Interestingly, even very astute people can develop tunnel vision that prevents them from seeing the bigger picture. Case in point: water harvesting. In most water plans, a great deal of space is dedicated to water harvesting, collecting the rainwater that falls on roofs—roofs that are generally measured in square feet. Don't get me wrong. This is definitely good policy. But these same plans ignore the millions of acres of "unroofed" rangeland that are the foundation of the region's water catchment. Why? The rainwater harvested from rural grasslands, savannahs, forests, and wetlands is not as easily visible as that collected from urban rooftops.
Voluntary land stewardship is the logical place for water management to begin because land stewardship affects the water supply at its origins, not just at its destination. Historically, when we have discussed water policy in Texas, we have approached the debate from the demand side. We have asked, How much water does industry, agriculture, and municipalities need? How much water can we pump from our aquifers? How much more water will we need as Texas' population doubles in the coming decades?
Today, most of the questions center on whether or not demand will eventually outstrip supply. The primary questions we should be wrestling with are these: How can we make the most of the rain that falls? How can we improve the supply-enhancement qualities of the land?
Some will argue that we should build new reservoirs, beefing up our ability to store water. Others will argue that we should build recharge dams, beefing up our ability to capture water in our aquifers. I would argue that first we must encourage good land management to maximize the impact of the rain that falls. If we maximize the effects of the rainwater, then we can answer the pressing questions of demand much more easily.

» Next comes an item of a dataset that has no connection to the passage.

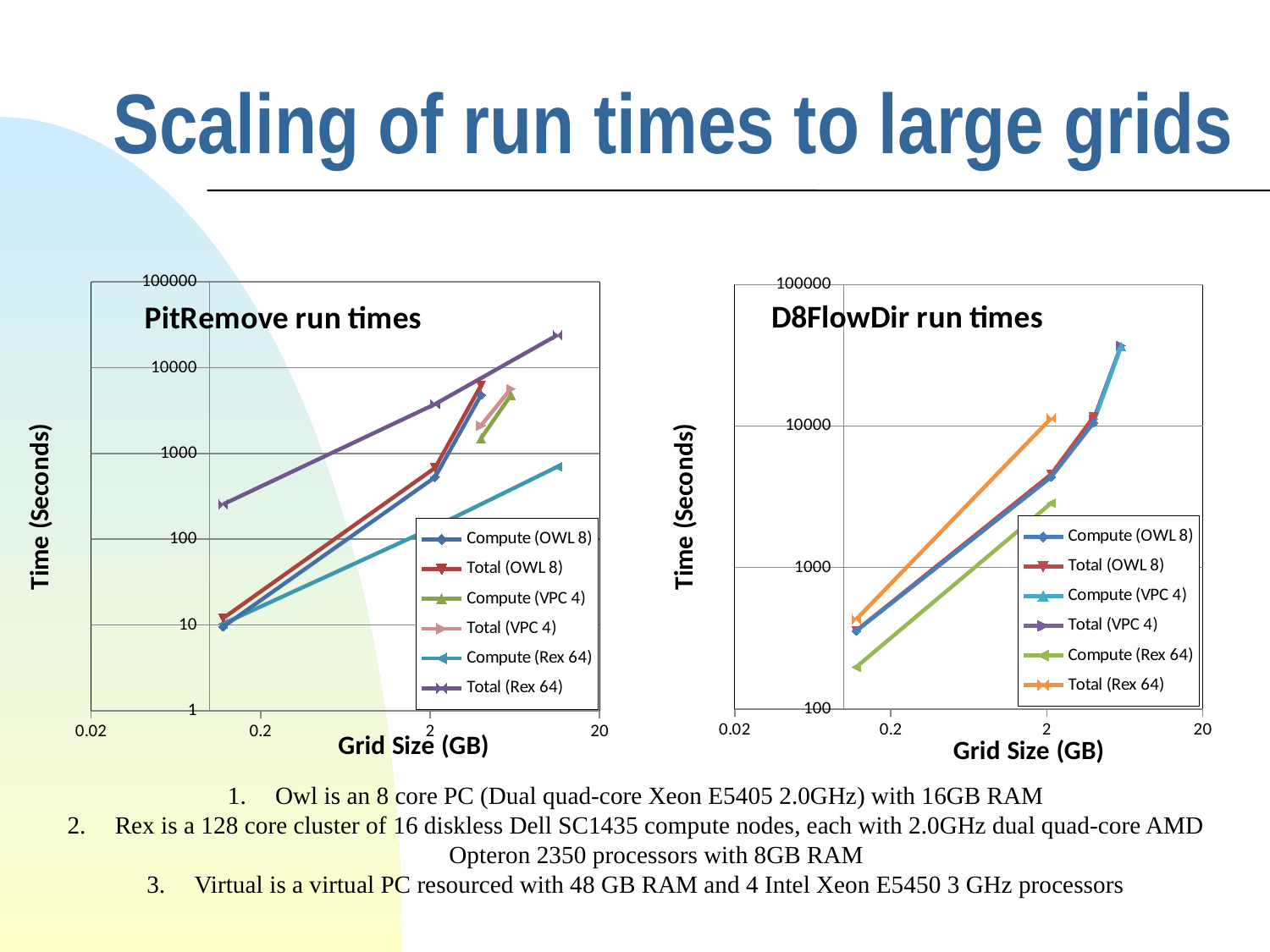
In the PitRemove run times chart, is the value for Total (Rex 64) at the smallest grid size greater or less than 100? greater In the PitRemove run times chart, what is the label of the y axis? Time (Seconds) In the D8FlowDir run times chart, what is the label of the x axis? Grid Size (GB) How many series does the legend of the PitRemove run times chart list? 6 In the PitRemove run times chart, is the value for Compute (Rex 64) at the largest grid size greater or less than 1000? less In the D8FlowDir run times chart, do the run times rise or fall as grid size increases? rise In the PitRemove run times chart, at the smallest grid size, which is larger: Total (Rex 64) or Compute (OWL 8)? Total (Rex 64) How many series does the legend of the D8FlowDir run times chart list? 6 What kind of chart is the PitRemove run times chart? line chart In the D8FlowDir run times chart, is the value for Compute (Rex 64) at the smallest grid size greater or less than 1000? less In the PitRemove run times chart, do the run times rise or fall as grid size increases? rise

Because it makes so much sense, voluntary land stewardship is gaining recognition and being used tentatively as a water management tool. It was included in our 2007 Texas State Water Plan and in the Governor's Environmental Flows Advisory Committee's Report to the 80th Legislature, and it was codified into state law as part of the passage of Senate Bill 3 in 2007. Additionally, land stewardship is a major component of water supply enhancement efforts that are occurring across our state, including the Leon River Restoration Project, the North Concho River Project, the Nueces Basin Headwaters Stewardship Project, the Guadalupe-Blanco River Authority, the Upper Guadalupe River Authority, protection of aquifer recharge areas by the City of Austin and the City of San Antonio, and the Trinity River Initiative, to name a few.
Land stewardship's benefit to our water supplies is further recognized nationwide, and worldwide. For example, New York City saved several billion dollars by purchasing development rights upstream rather than building more water treatment facilities. France's Perrier provides incentives for land stewards to keep their land intact upstream of the springs that are the source of its product now found around the globe. Even in New York City and France, far-thinking people are beginning to realize that, when land stewards do good things for the land, it results in good things for water.